Our tendency to prefer our loved ones subtly reinforces our preference for self over others: I might tend to this sick child because she’s part of my community, but not the child, over there, who I don’t know.
The Thesaurus app tells me that
I try to get myself calm and serene before offering support to other folks. I do this by spending time alone, meditating, practicing āsana, and through teaching public and private sessions. This might sound confusing, because the last two practices are about serving others and I just said that I need to steady myself to prepare for this.
What I’ve learned in the laboratory of my life, is that sometimes I feel more resourced when I am giving to someone else. Some days this helps me step over myself and recognize my troubles in their true perspective, relative to my life and to all of life.
However, I sometimes witness myself losing my sense of self when I am preoccupied with someone else’s troubles. I am a mom, and I am so driven to help my children find happiness, that I can lose my own emotional balance.

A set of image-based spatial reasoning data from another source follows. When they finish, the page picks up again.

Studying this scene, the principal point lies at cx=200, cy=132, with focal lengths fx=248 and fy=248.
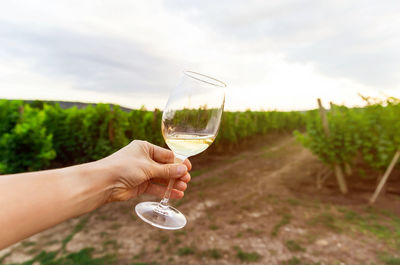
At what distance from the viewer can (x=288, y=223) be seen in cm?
513

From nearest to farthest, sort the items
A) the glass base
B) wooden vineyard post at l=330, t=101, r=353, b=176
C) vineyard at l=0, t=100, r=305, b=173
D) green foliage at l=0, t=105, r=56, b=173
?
the glass base → green foliage at l=0, t=105, r=56, b=173 → vineyard at l=0, t=100, r=305, b=173 → wooden vineyard post at l=330, t=101, r=353, b=176

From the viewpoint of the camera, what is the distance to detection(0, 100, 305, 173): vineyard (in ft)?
18.1

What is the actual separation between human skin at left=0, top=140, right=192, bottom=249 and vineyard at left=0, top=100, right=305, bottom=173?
4975 mm

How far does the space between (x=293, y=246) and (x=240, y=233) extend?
92 centimetres

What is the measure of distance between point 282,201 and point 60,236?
504cm

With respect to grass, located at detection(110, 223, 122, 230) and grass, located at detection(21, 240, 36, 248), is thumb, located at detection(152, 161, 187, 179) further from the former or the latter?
grass, located at detection(21, 240, 36, 248)

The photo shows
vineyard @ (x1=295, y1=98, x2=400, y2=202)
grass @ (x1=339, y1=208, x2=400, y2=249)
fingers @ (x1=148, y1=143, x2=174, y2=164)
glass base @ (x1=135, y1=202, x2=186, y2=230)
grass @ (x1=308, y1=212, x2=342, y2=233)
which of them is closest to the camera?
glass base @ (x1=135, y1=202, x2=186, y2=230)

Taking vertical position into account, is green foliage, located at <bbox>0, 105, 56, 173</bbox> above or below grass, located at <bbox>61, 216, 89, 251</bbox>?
above

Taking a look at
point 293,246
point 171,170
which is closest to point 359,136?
point 293,246

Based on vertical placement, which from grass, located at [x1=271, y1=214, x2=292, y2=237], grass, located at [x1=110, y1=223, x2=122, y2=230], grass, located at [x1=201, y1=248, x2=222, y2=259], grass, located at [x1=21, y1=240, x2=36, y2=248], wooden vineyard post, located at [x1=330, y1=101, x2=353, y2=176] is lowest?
grass, located at [x1=21, y1=240, x2=36, y2=248]

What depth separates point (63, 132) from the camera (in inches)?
280

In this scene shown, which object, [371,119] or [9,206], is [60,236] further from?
[371,119]

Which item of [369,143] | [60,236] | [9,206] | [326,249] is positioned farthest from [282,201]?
[9,206]

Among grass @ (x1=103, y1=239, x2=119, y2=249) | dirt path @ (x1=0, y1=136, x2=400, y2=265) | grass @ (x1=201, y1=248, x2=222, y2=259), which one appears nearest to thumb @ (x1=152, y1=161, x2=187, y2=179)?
dirt path @ (x1=0, y1=136, x2=400, y2=265)
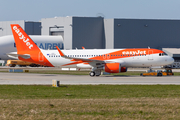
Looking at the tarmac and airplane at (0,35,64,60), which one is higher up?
airplane at (0,35,64,60)

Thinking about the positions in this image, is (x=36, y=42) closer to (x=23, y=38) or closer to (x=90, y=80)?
(x=23, y=38)

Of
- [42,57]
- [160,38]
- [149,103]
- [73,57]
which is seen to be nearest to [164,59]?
[73,57]

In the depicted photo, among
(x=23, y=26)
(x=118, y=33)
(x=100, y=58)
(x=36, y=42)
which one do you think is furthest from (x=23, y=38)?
(x=23, y=26)

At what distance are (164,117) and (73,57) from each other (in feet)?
119

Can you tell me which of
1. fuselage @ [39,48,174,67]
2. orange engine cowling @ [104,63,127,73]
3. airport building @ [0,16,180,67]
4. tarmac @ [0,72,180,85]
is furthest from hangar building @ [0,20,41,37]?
tarmac @ [0,72,180,85]

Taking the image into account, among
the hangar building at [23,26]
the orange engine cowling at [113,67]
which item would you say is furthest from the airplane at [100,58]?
the hangar building at [23,26]

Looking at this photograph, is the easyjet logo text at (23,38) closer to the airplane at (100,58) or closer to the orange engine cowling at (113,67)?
the airplane at (100,58)

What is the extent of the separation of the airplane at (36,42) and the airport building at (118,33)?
109 inches

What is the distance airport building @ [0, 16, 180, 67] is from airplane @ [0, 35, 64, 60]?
9.07 ft

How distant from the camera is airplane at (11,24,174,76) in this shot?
4771cm

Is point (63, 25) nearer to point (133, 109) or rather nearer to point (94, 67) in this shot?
point (94, 67)

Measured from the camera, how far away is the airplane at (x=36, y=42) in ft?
307

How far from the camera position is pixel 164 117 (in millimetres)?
14125

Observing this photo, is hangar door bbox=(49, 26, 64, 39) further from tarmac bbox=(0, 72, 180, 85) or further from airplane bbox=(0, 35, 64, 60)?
tarmac bbox=(0, 72, 180, 85)
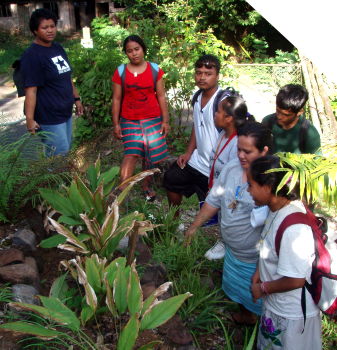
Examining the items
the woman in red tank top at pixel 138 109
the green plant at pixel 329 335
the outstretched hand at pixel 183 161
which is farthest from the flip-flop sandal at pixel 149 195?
the green plant at pixel 329 335

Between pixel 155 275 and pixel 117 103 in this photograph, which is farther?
pixel 117 103

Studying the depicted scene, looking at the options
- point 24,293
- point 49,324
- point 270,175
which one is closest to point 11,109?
point 24,293

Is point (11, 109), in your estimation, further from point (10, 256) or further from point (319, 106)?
point (10, 256)

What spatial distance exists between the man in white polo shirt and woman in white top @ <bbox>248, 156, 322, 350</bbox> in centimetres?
135

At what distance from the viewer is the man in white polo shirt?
139 inches

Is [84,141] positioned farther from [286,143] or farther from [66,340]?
[66,340]

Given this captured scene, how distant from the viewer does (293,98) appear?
3.05m

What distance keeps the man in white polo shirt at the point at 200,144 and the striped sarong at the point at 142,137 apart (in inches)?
23.4

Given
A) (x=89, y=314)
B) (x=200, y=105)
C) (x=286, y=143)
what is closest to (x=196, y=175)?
(x=200, y=105)

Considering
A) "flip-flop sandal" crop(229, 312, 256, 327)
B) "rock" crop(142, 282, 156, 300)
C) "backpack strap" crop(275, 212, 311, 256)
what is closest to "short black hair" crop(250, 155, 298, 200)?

Sometimes this shows up as sleeplessness, restlessness, or just an overall helpless feeling.
As usual, we need to pause and reflect regularly, to find ways to process what we find, and maybe seek support to take that next step. When it comes to my tendency to parent in my sleep, my best next step is to do nothing outwardly and instead focus on coming back to my own needs.
Another way to grow equanimity is by using our bodies to help regulate our capricious minds. For an embodied equanimity experience, consider turning to some mindfulness exercises, also known as feeling what’s happening in your body:
* Lie on your back and get comfortable. Next, feel your body’s contact with the earth. Really get specific about each part, how and where it’s touching. Continue to draw your mind into your back body. Notice how much awareness is there, in your backside, and try to balance it with front body awareness.
* Next, draw an imaginary line down the center of your body and feel the left and right sides. Can you bring continuous, equal awareness to each side?
* Now we divide the body into upper and lower halves. Where does your attention usually go? Can you find that rare moment of balance?
* Lastly, to explore in a more subtle way, notice your experience of outer and inner awareness. Are there ways you can increase your inner awareness, even though your nervous system is going to emphasize outer attention, so as to keep you safe?